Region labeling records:
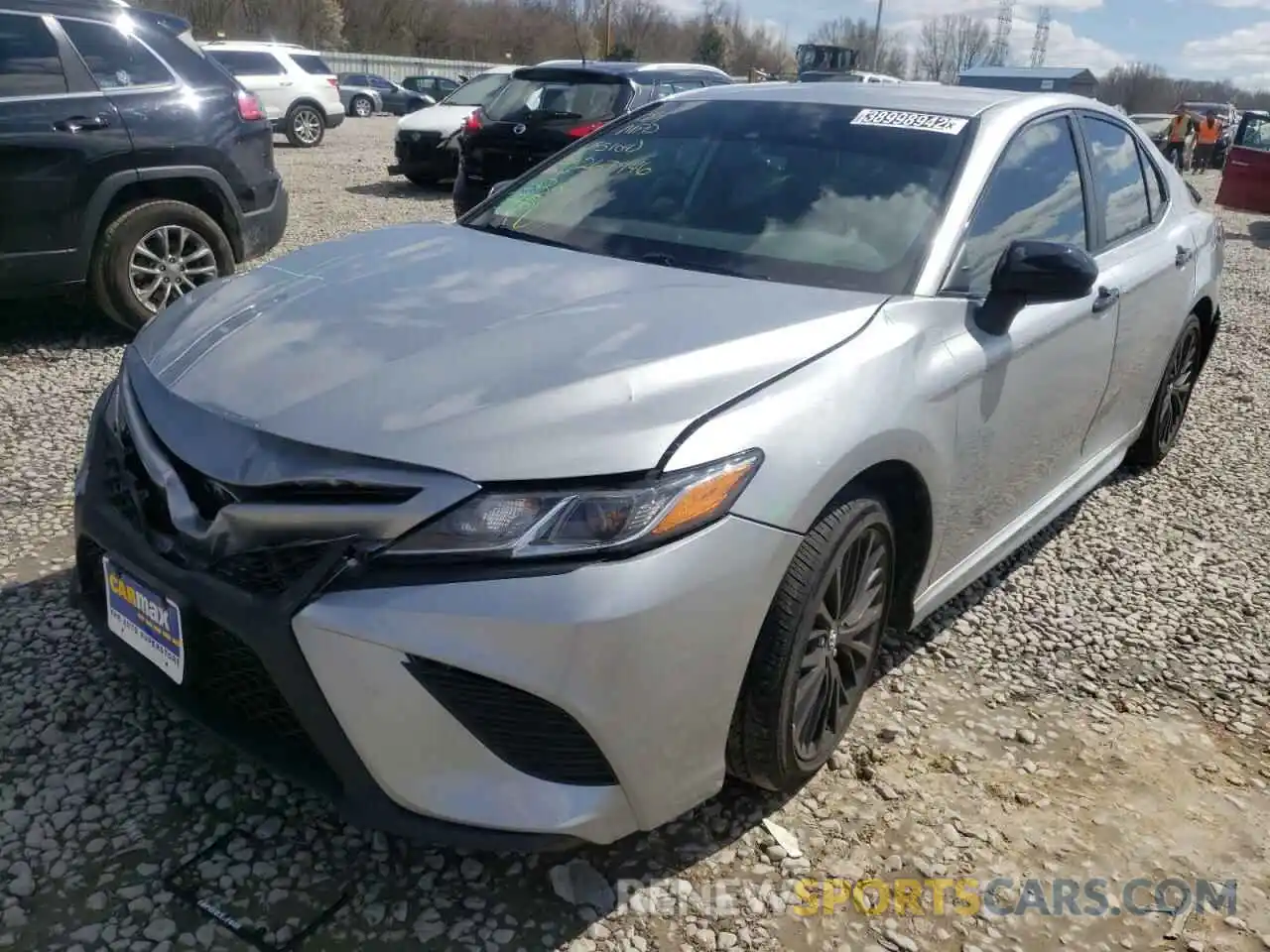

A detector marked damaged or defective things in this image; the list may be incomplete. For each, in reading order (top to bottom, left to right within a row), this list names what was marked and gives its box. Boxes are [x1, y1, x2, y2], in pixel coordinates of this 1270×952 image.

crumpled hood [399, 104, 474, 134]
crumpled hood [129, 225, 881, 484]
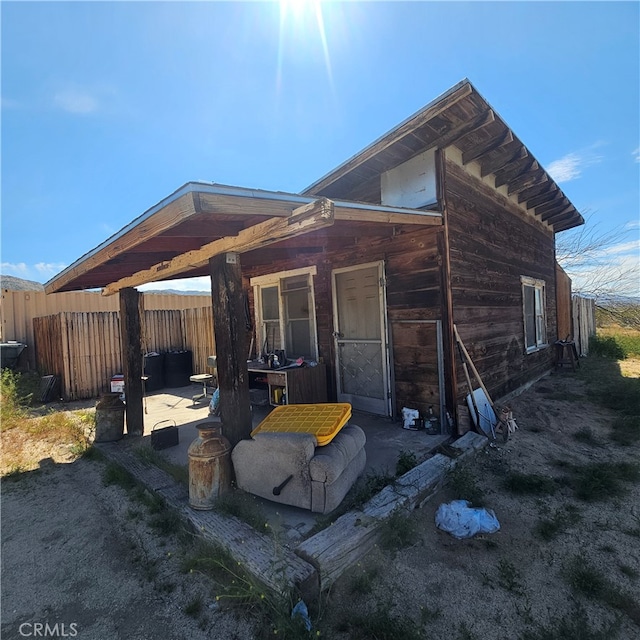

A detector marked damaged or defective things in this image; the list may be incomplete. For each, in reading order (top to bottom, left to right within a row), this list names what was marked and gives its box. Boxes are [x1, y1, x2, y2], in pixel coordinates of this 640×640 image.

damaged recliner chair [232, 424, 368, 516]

**Task instructions**.
Turn every line of the records into a JSON list of strings, one string per line, skipping blank lines and leaving out the pictures.

**Solved problem**.
[
  "A detector marked damaged or defective things in this image; the list may be incomplete. For each, in reading order (top to bottom, left to right within a row), this list names what was marked and gives its box. Boxes are [x1, y1, x2, y2], in pixel coordinates of this 1270×952 image.",
  "crumpled hood [399, 104, 474, 134]",
  "crumpled hood [129, 225, 881, 484]",
  "A detector marked damaged or defective things in this image; the list may be incomplete. For each, in reading order (top to bottom, left to right within a row), this list names what was marked and gives its box. Boxes are [x1, y1, x2, y2], in pixel coordinates of this 640×640 image.",
  "damaged recliner chair [232, 424, 368, 516]"
]